• TO DO: Copy the rows below word for word, beginning at the line that has "Does the wooden" and continuing through the last line of the rows.

[start]

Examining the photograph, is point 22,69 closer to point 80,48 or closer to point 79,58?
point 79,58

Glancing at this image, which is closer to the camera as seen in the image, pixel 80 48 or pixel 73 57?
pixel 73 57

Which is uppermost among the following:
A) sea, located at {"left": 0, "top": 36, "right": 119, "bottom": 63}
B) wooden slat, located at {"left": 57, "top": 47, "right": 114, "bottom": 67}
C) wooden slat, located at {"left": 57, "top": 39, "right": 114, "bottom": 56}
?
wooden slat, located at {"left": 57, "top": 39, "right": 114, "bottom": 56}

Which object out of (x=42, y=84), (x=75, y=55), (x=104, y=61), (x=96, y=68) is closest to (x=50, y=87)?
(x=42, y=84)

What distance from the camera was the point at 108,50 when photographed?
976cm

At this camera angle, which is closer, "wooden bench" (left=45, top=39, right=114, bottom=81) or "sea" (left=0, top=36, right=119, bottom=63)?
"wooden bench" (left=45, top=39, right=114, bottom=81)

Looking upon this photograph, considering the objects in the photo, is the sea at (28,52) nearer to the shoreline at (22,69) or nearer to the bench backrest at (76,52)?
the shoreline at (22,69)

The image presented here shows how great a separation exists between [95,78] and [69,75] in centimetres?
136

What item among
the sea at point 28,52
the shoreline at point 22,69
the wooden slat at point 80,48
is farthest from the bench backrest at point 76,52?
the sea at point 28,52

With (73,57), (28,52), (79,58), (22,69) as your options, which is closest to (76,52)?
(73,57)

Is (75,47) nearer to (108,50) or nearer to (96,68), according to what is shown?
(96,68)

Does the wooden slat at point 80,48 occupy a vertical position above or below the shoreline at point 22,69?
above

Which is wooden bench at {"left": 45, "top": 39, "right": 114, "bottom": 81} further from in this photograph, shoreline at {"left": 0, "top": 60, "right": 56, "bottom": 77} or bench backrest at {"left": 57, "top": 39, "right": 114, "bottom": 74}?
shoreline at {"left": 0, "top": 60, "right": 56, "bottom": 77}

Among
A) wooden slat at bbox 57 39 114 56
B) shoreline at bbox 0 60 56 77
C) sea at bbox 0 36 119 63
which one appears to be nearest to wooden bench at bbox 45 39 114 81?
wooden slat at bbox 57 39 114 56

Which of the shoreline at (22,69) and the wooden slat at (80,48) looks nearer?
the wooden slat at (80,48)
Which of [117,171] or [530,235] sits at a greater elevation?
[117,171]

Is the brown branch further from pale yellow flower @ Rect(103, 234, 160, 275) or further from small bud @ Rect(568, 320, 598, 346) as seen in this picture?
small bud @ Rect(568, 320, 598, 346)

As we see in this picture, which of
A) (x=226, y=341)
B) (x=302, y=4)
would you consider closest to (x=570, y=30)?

[end]

• SOLUTION TO THIS PROBLEM:
Does the wooden slat at point 80,48 occupy a vertical position above or below the shoreline at point 22,69?
above

Which is wooden bench at {"left": 45, "top": 39, "right": 114, "bottom": 81} further from in this photograph, shoreline at {"left": 0, "top": 60, "right": 56, "bottom": 77} or bench backrest at {"left": 57, "top": 39, "right": 114, "bottom": 74}?
shoreline at {"left": 0, "top": 60, "right": 56, "bottom": 77}

Among
A) wooden slat at bbox 57 39 114 56
B) shoreline at bbox 0 60 56 77
C) sea at bbox 0 36 119 63
which one appears to be nearest to wooden bench at bbox 45 39 114 81?
wooden slat at bbox 57 39 114 56

Which of the shoreline at (22,69) and the wooden slat at (80,48) looks nearer?
the wooden slat at (80,48)
Which of [117,171] or [530,235] sits at a greater elevation?
[117,171]

Is the brown branch further from pale yellow flower @ Rect(103, 234, 160, 275) or further from small bud @ Rect(568, 320, 598, 346) as seen in this picture?
small bud @ Rect(568, 320, 598, 346)

As we see in this picture, which of
A) (x=226, y=341)
B) (x=302, y=4)
would you consider closest to (x=570, y=30)?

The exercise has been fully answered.